Keempat, aturan tentang transaksi material dan perubahan kegiatan usaha. Aturan ini, menyempurnakan definisi dan prosedur transaksi material, memperjelas substansi pengaturan, dan meningkatkan efektivitas pengaturan.
 
 POJK ini bertujuan meningkatkan perlindungan pemegang saham publik dalam transaksi material dan perubahan kegiatan usaha.

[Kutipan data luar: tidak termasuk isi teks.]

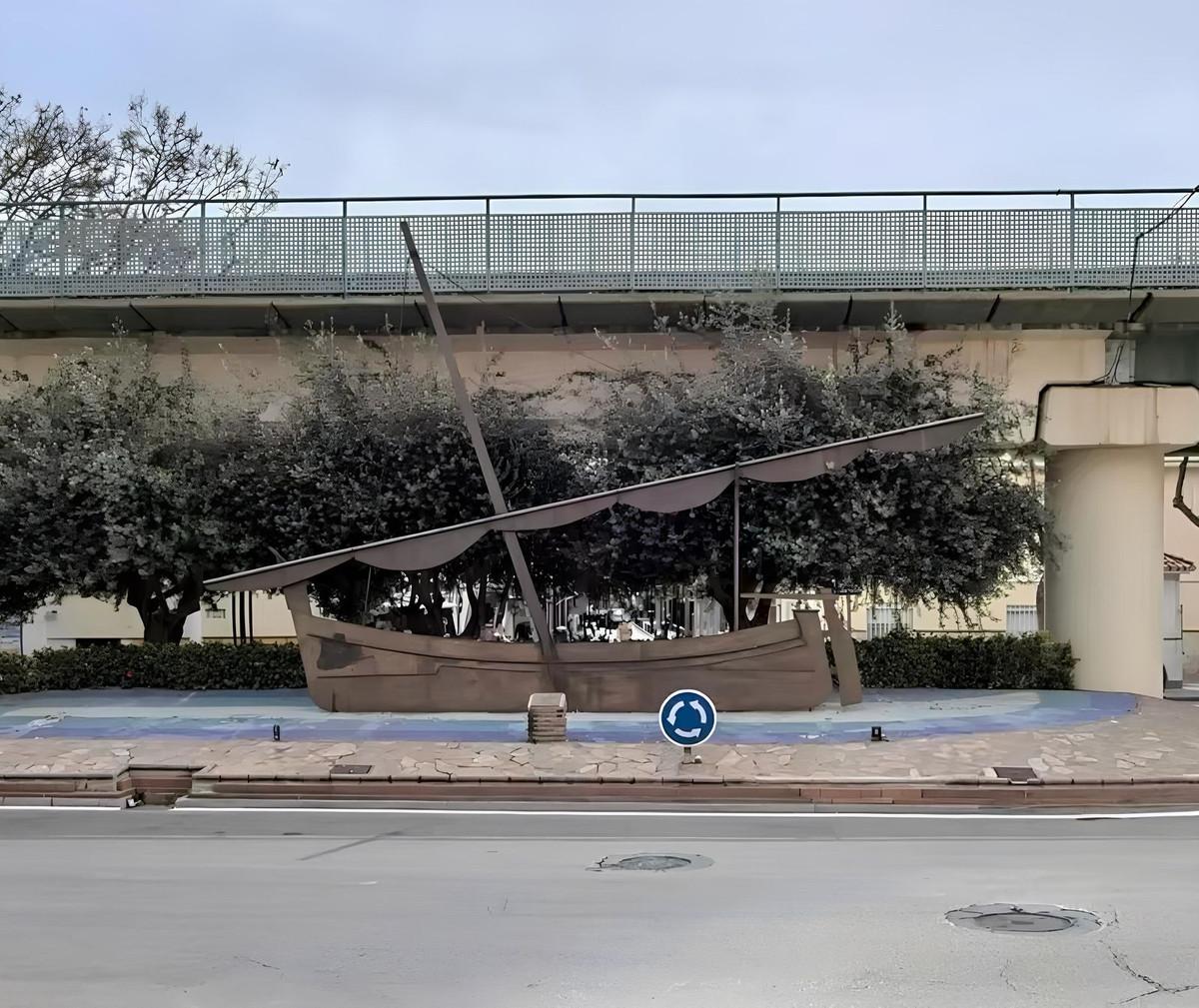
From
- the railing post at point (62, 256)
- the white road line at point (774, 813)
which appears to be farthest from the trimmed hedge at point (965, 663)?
the railing post at point (62, 256)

Seluruh ketentuan dalam POJK ini berlaku enam bulan setelah diundangkan, kecuali pengaturan yang memberikan pengecualian bagi lembaga jasa keuangan dalam kondisi tertentu.
 
Pokok-pokok pengaturan dalam POJK tersebut antara lain,
a. Perluasan cakupan definisi transaksi material yaitu setiap transaksi yang dilakukan oleh perusahaan terbuka atau perusahaan terkendali yang memenuhi batasan nilai sebagaimana diatur dalam POJK ini;
b. Perluasan batasan nilai transaksi material, semula nilai transaksi sama dengan 20% atau lebih dari ekuitas perusahaan terbuka, menjadi nilai transaksi sama dengan 20% atau lebih dari ekuitas perusahaan terbuka dan apabila perusahaan terbuka mempunyai ekuitas negatif maka perhitungan nilai transaksi sama dengan 10% atau lebih dari total aset perusahaan terbuka;
c. Penyempurnaan lingkup transaksi material sehingga mencakup antara lain:
-Transaksi Material yang mengganggu kelangsungan usaha;
-Transaksi restrukturisasi BUMN;
-Transaksi yang dilakukan oleh lembaga jasa keuangan dalam kondisi tertentu; dan Dilusi yang nilainya material;
 
Pengaturan dalam POJK memberikan pengecualian bagi lembaga jasa keuangan yang melakukan Transaksi Material dikecualikan dari kewajiban melakukan keterbukaan informasi kepada publik, namun tetap wajib lapor ke OJK.
 
Kelima, aturan penanganan masalah di industri perbankan yang   tertuang dalam POJK Nomor 18/POJK.03/2020 tentang Perintah Tertulis untuk Penanganan Permasalahan Bank.
Aturan in iberisi  langkah-langkah yang diperlukan untuk menjaga stabilitas sistem keuangan khususnya di sektor perbankan di tengah ancaman pelemahan ekonomi akibat pandemi.
 
Aturan ini berlaku bagi Bank Umum Konvensional (BUK), Bank Umum Syariah (BUS), Bank Perkreditan Rakyat (BPR), Bank Pembiayaan Rakyat Syariah (BPRS), dan kantor cabang dari bank di luar negeri.
 
OJK dalam hal ini memiliki wewenang memberikan perintah tertulis kepada bank untuk melakukan penggabungan, peleburan, pengambilalihan, dan integrasi.
 
Selain itu, OJK berhak memberikan perintah tertulis kepada bank untuk menerima penggabungan, peleburan, pengambilalihan, dan integrasi.
 
Perintah tertulis diberikan kepada bank yang memenuhi kriteria penilaian OJK.